▸ TASK TO COMPLETE
Give back every line of the data exactly. Pictures are not part of the copy.

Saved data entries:

=== Section Start ===

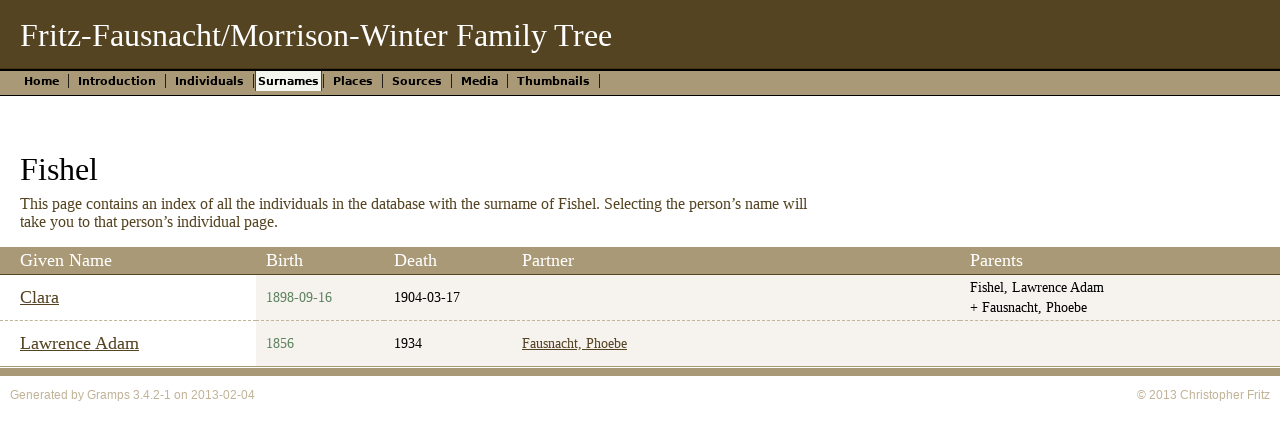

--- FILE ---
content_type: text/html
request_url: https://ancestry.kurifuri.com/srn/f/1/ffaae133645b90b3f93ffb16cd9f591f
body_size: 1148
content:
<!DOCTYPE html>
<html xmlns="http://www.w3.org/1999/xhtml" xml:lang="en-US" lang="en-US">
<head lang="en-US">
	<title>Fritz-Fausnacht/Morrison-Winter Family Tree - Surname - Fishel</title>
	<meta charset="utf-8" />
	<meta name ="viewport" content="width=device-width, initial-scale=1.0, maximum-scale=1.0, user-scalable=1" />
	<meta name ="apple-mobile-web-app-capable" content="yes" />
	<meta name="generator" content="Gramps 3.4.2-1 http://gramps-project.org/" />
	<meta name="author" content="Christopher Fritz" />
	<link href="../../../images/favicon2.ico" type="image/x-icon" rel="shortcut icon" />
	<link media="screen" href="../../../css/narrative-screen.css" rel="stylesheet" type="text/css" />
	<link media="print" href="../../../css/narrative-print.css" rel="stylesheet" type="text/css" />
</head>
<body>
	<div id="header">
		<h1 id="SiteTitle">Fritz-Fausnacht/Morrison-Winter Family Tree</h1>
	</div>
	<div class="wrapper" role="navigation" id="nav">
		<div class="container">
			<ul class="menu" id="dropmenu">
				<li><a href="../../../index.html" title="Home">Home</a></li>
				<li><a href="../../../introduction.html" title="Introduction">Introduction</a></li>
				<li><a href="../../../individuals.html" title="Individuals">Individuals</a></li>
				<li class = "CurrentSection"><a href="../../../surnames.html" title="Surnames">Surnames</a></li>
				<li><a href="../../../places.html" title="Places">Places</a></li>
				<li><a href="../../../sources.html" title="Sources">Sources</a></li>
				<li><a href="../../../media.html" title="Media">Media</a></li>
				<li><a href="../../../thumbnails.html" title="Thumbnails">Thumbnails</a></li>
			</ul>
		</div>
	</div>
	<div class="content" id="SurnameDetail">
		<h3>Fishel</h3>
		<p id="description">
		This page contains an index of all the individuals in the database with the surname of Fishel. Selecting the person&#8217;s name will take you to that person&#8217;s individual page.
		</p>
		<table class="infolist primobjlist surname">
			<thead>
				<tr>
					<th class="ColumnName">Given Name</th>
					<th class="ColumnDate">Birth</th>
					<th class="ColumnDate">Death</th>
					<th class="ColumnPartner">Partner</th>
					<th class="ColumnParents">Parents</th>
				</tr>
			</thead>
			<tbody>
				<tr>
					<td class="ColumnName">
						<a href="../../../ppl/7/0/c0f6c297857167337815f8cfd07.html" class = "noThumb">
						Clara
						</a>
					</td>
					<td class="ColumnBirth">1898-09-16</td>
					<td class="ColumnDeath">1904-03-17</td>
					<td class="ColumnPartner">
					&nbsp;
					</td>
					<td class="ColumnParents">
						<span class="father fatherNmother">
						Fishel, Lawrence Adam
							<span class="mother">
							Fausnacht, Phoebe
							</span>
						</span>
					</td>
				</tr>
				<tr>
					<td class="ColumnName">
						<a href="../../../ppl/f/d/c0a7722d3ed56f76bdf.html" class = "noThumb">
						Lawrence Adam
						</a>
					</td>
					<td class="ColumnBirth">1856</td>
					<td class="ColumnDeath">1934</td>
					<td class="ColumnPartner">
						<a href="../../../ppl/4/6/c0a7728159a56237364.html" class = "noThumb">
						Fausnacht, Phoebe
						</a>
					</td>
					<td class="ColumnParents">&nbsp;</td>
				</tr>
			</tbody>
		</table>
	</div>
	<div class="fullclear"></div>
	<div id="footer">
		<p id="createdate">
		Generated by <a href = "http://gramps-project.org/">Gramps</a> 3.4.2-1 on 2013-02-04
		</p>
		<p id="copyright">
		&copy; 2013 Christopher Fritz
		</p>
	</div>
</body>
</html>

=== Section End ===

▸ PROBLEM SOLUTION
--- FILE ---
content_type: text/html
request_url: https://ancestry.kurifuri.com/srn/f/1/ffaae133645b90b3f93ffb16cd9f591f
body_size: 1148
content:
<!DOCTYPE html>
<html xmlns="http://www.w3.org/1999/xhtml" xml:lang="en-US" lang="en-US">
<head lang="en-US">
	<title>Fritz-Fausnacht/Morrison-Winter Family Tree - Surname - Fishel</title>
	<meta charset="utf-8" />
	<meta name ="viewport" content="width=device-width, initial-scale=1.0, maximum-scale=1.0, user-scalable=1" />
	<meta name ="apple-mobile-web-app-capable" content="yes" />
	<meta name="generator" content="Gramps 3.4.2-1 http://gramps-project.org/" />
	<meta name="author" content="Christopher Fritz" />
	<link href="../../../images/favicon2.ico" type="image/x-icon" rel="shortcut icon" />
	<link media="screen" href="../../../css/narrative-screen.css" rel="stylesheet" type="text/css" />
	<link media="print" href="../../../css/narrative-print.css" rel="stylesheet" type="text/css" />
</head>
<body>
	<div id="header">
		<h1 id="SiteTitle">Fritz-Fausnacht/Morrison-Winter Family Tree</h1>
	</div>
	<div class="wrapper" role="navigation" id="nav">
		<div class="container">
			<ul class="menu" id="dropmenu">
				<li><a href="../../../index.html" title="Home">Home</a></li>
				<li><a href="../../../introduction.html" title="Introduction">Introduction</a></li>
				<li><a href="../../../individuals.html" title="Individuals">Individuals</a></li>
				<li class = "CurrentSection"><a href="../../../surnames.html" title="Surnames">Surnames</a></li>
				<li><a href="../../../places.html" title="Places">Places</a></li>
				<li><a href="../../../sources.html" title="Sources">Sources</a></li>
				<li><a href="../../../media.html" title="Media">Media</a></li>
				<li><a href="../../../thumbnails.html" title="Thumbnails">Thumbnails</a></li>
			</ul>
		</div>
	</div>
	<div class="content" id="SurnameDetail">
		<h3>Fishel</h3>
		<p id="description">
		This page contains an index of all the individuals in the database with the surname of Fishel. Selecting the person&#8217;s name will take you to that person&#8217;s individual page.
		</p>
		<table class="infolist primobjlist surname">
			<thead>
				<tr>
					<th class="ColumnName">Given Name</th>
					<th class="ColumnDate">Birth</th>
					<th class="ColumnDate">Death</th>
					<th class="ColumnPartner">Partner</th>
					<th class="ColumnParents">Parents</th>
				</tr>
			</thead>
			<tbody>
				<tr>
					<td class="ColumnName">
						<a href="../../../ppl/7/0/c0f6c297857167337815f8cfd07.html" class = "noThumb">
						Clara
						</a>
					</td>
					<td class="ColumnBirth">1898-09-16</td>
					<td class="ColumnDeath">1904-03-17</td>
					<td class="ColumnPartner">
					&nbsp;
					</td>
					<td class="ColumnParents">
						<span class="father fatherNmother">
						Fishel, Lawrence Adam
							<span class="mother">
							Fausnacht, Phoebe
							</span>
						</span>
					</td>
				</tr>
				<tr>
					<td class="ColumnName">
						<a href="../../../ppl/f/d/c0a7722d3ed56f76bdf.html" class = "noThumb">
						Lawrence Adam
						</a>
					</td>
					<td class="ColumnBirth">1856</td>
					<td class="ColumnDeath">1934</td>
					<td class="ColumnPartner">
						<a href="../../../ppl/4/6/c0a7728159a56237364.html" class = "noThumb">
						Fausnacht, Phoebe
						</a>
					</td>
					<td class="ColumnParents">&nbsp;</td>
				</tr>
			</tbody>
		</table>
	</div>
	<div class="fullclear"></div>
	<div id="footer">
		<p id="createdate">
		Generated by <a href = "http://gramps-project.org/">Gramps</a> 3.4.2-1 on 2013-02-04
		</p>
		<p id="copyright">
		&copy; 2013 Christopher Fritz
		</p>
	</div>
</body>
</html>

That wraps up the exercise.